> [Texto proporcionado]:
------------------------------

Quizás fuera la lluvia, la escasa e imprevisible lluvia murciana, la culpable de inocular en Antonio Campillo la pasión por moldear las formas, por conseguir sacar al exterior esos hálitos de vida que parece adquirir en sus manos cualquier material.Mientras la mayoría de sus amigos se entretenía en lanzarse bolas de barro, él lo veía como un excelente material para modelar los motivos que le rondaban en la cabeza: ‘Es posible que yo naciera escultor. Siendo muy niño, recuerdo que, con el barro que quedaba en los azarbes cuando llovía, yo me entretenía ya en hacer figuritas’.

Sus obras, personales y auténticas como pocas, pueblan calles y museos; iglesias, centros oficiales y jardines. Una obra importante en número, pero, sobre todo, en calidad, que ha entrado también en las casas particulares –‘los escultores tuvimos que empezar a hacer obras de pequeño tamaño para poder entrar en los hogares’-. Sus matronas, sentadas en mecedoras o pedaleando despreocupadamente, tan ligeras de equipaje como aspiraba a marcharse el poeta, se han convertido en mudos testigos de muchos de nuestros paisanos.
Sus maestros    Fue el maestro de un Antonio Campillo aun muy niño, uno de los primeros en sorprenderse de sus habilidades y, desde luego, la primera persona que le animó a emprender un camino que no abandonaría nunca: el de la escultura. Y es que, con apenas siete años, Campillo había elaborado un completo belén en el que demostraba ya pericia e imaginación, no sólo para ejecutar las figuras, sino, incluso, para encontrar incipientes sistemas para sostener sus miembros y cabezas con diversos trozos de ramas y palillos.

Ese maestro no era otro que Manuel Fernández-Delgado Marín-Baldo, que no dudó en matricular a Antonio Campillo en la Escuela de Artes y Oficios. Allí aprendió los principios elementales de una técnica que después manejaría con la pericia de los maestros. Sin embargo, los primeros pasos como escultor los dio de la mano de otro insigne artista: Juan González Moreno. ‘Era el mejor escultor. Ahí está su obra para demostrarlo’.

------------------------------

> [Datos registrados]:
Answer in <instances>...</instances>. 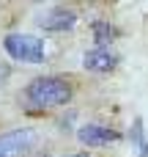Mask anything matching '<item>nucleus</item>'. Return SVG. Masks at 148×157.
<instances>
[{"label": "nucleus", "mask_w": 148, "mask_h": 157, "mask_svg": "<svg viewBox=\"0 0 148 157\" xmlns=\"http://www.w3.org/2000/svg\"><path fill=\"white\" fill-rule=\"evenodd\" d=\"M38 135L30 127H16L8 132H0V157H27L36 149Z\"/></svg>", "instance_id": "7ed1b4c3"}, {"label": "nucleus", "mask_w": 148, "mask_h": 157, "mask_svg": "<svg viewBox=\"0 0 148 157\" xmlns=\"http://www.w3.org/2000/svg\"><path fill=\"white\" fill-rule=\"evenodd\" d=\"M91 30H93V39H96V47H110L118 36V28L107 19H93L91 22Z\"/></svg>", "instance_id": "0eeeda50"}, {"label": "nucleus", "mask_w": 148, "mask_h": 157, "mask_svg": "<svg viewBox=\"0 0 148 157\" xmlns=\"http://www.w3.org/2000/svg\"><path fill=\"white\" fill-rule=\"evenodd\" d=\"M82 66L88 72H96V75H107L118 66V55L110 50V47H93V50H85L82 55Z\"/></svg>", "instance_id": "423d86ee"}, {"label": "nucleus", "mask_w": 148, "mask_h": 157, "mask_svg": "<svg viewBox=\"0 0 148 157\" xmlns=\"http://www.w3.org/2000/svg\"><path fill=\"white\" fill-rule=\"evenodd\" d=\"M77 25V11L74 8H52L44 17H38V28L47 33H66Z\"/></svg>", "instance_id": "39448f33"}, {"label": "nucleus", "mask_w": 148, "mask_h": 157, "mask_svg": "<svg viewBox=\"0 0 148 157\" xmlns=\"http://www.w3.org/2000/svg\"><path fill=\"white\" fill-rule=\"evenodd\" d=\"M129 141H132L135 157H148V138H146L143 119H135V124H132V130H129Z\"/></svg>", "instance_id": "6e6552de"}, {"label": "nucleus", "mask_w": 148, "mask_h": 157, "mask_svg": "<svg viewBox=\"0 0 148 157\" xmlns=\"http://www.w3.org/2000/svg\"><path fill=\"white\" fill-rule=\"evenodd\" d=\"M8 77H11V66L8 63H0V88L8 83Z\"/></svg>", "instance_id": "1a4fd4ad"}, {"label": "nucleus", "mask_w": 148, "mask_h": 157, "mask_svg": "<svg viewBox=\"0 0 148 157\" xmlns=\"http://www.w3.org/2000/svg\"><path fill=\"white\" fill-rule=\"evenodd\" d=\"M69 157H93V155H88V152H74V155H69Z\"/></svg>", "instance_id": "9d476101"}, {"label": "nucleus", "mask_w": 148, "mask_h": 157, "mask_svg": "<svg viewBox=\"0 0 148 157\" xmlns=\"http://www.w3.org/2000/svg\"><path fill=\"white\" fill-rule=\"evenodd\" d=\"M3 47L14 61H25V63H41L47 52L44 39L30 36V33H8L3 39Z\"/></svg>", "instance_id": "f03ea898"}, {"label": "nucleus", "mask_w": 148, "mask_h": 157, "mask_svg": "<svg viewBox=\"0 0 148 157\" xmlns=\"http://www.w3.org/2000/svg\"><path fill=\"white\" fill-rule=\"evenodd\" d=\"M71 83L66 77L58 75H47V77H36L30 80V86L25 88V99L27 105L38 108V110H52V108H63L71 102Z\"/></svg>", "instance_id": "f257e3e1"}, {"label": "nucleus", "mask_w": 148, "mask_h": 157, "mask_svg": "<svg viewBox=\"0 0 148 157\" xmlns=\"http://www.w3.org/2000/svg\"><path fill=\"white\" fill-rule=\"evenodd\" d=\"M77 141L88 149H99V146H110V144L121 141V132H115L113 127H104V124H82L77 130Z\"/></svg>", "instance_id": "20e7f679"}]
</instances>
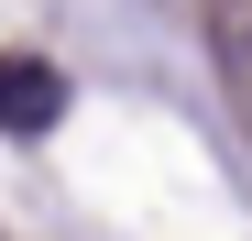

------------------------------

> [Ejercicios por resolver]:
[1] Según el texto sobre Antonio Campillo, ¿con qué edad había elaborado ya un belén completo?
[2] Prolonga el texto sobre el escultor Antonio Campillo a partir de su última frase.
El material no interviene en nada de esto.

> [Respuestas por tarea]:
[1] Con apenas siete años.

[2]
Con González Moreno, Campillo aprendió todo sobre su oficio, desde lo más elemental, como él mismo dice no sin cierta socarronería: ‘Lo primero que aprendí fue a cerrar puertas, algo que no iba con el espíritu que me habían inculcado mis padres que, como se solía hacer en la huerta, tenían siempre las puertas de la casa abiertas’. También aprendió a barrer en el estudio del veterano escultor este aprendiz que, en aquellos primeros años, probablemente se preguntaba qué tenía que ver la escoba con el cincel. Era el peculiar sistema con el que González Moreno fue acercando a aquel niño a un oficio que requería tesón, esfuerzo y método. ‘Lo cierto es que allí aprendí el nombre de cada herramienta y cómo se utilizaba cada una. Aprendí todos los detalles del oficio: a calentar la cola, a hacer jabón’…

    El proceso, sin embargo, distaba mucho de estar constituido por clases magistrales, lo magistral era su carácter eminentemente práctico: ‘En el taller no se decía nada, sólo se trabajaba, y yo tenía que estar con el oído y los ojos abiertos para aprender’.    Aquel niño, se lastimó las manos en no pocas ocasiones, pero, viendo a su maestro sacar esplendorosas formas a los materiales más diversos acabó dominando el cincel y la escarpia: ‘Juan no cerraba las puertas del interior de su estudio, podías recorrerlo por donde quisieras, hasta el mismo taller de modelado del escultor, el auténtico Sancta Sanctorum del lugar’.

‘Mi escultura es un reflejo de mi personalidad’

Eran los duros años de la posguerra. Pronto, a mediados de los años 40, Campillo marchó a Madrid con una beca, donde completó su formación en la Escuela de Bellas Artes de San Fernando.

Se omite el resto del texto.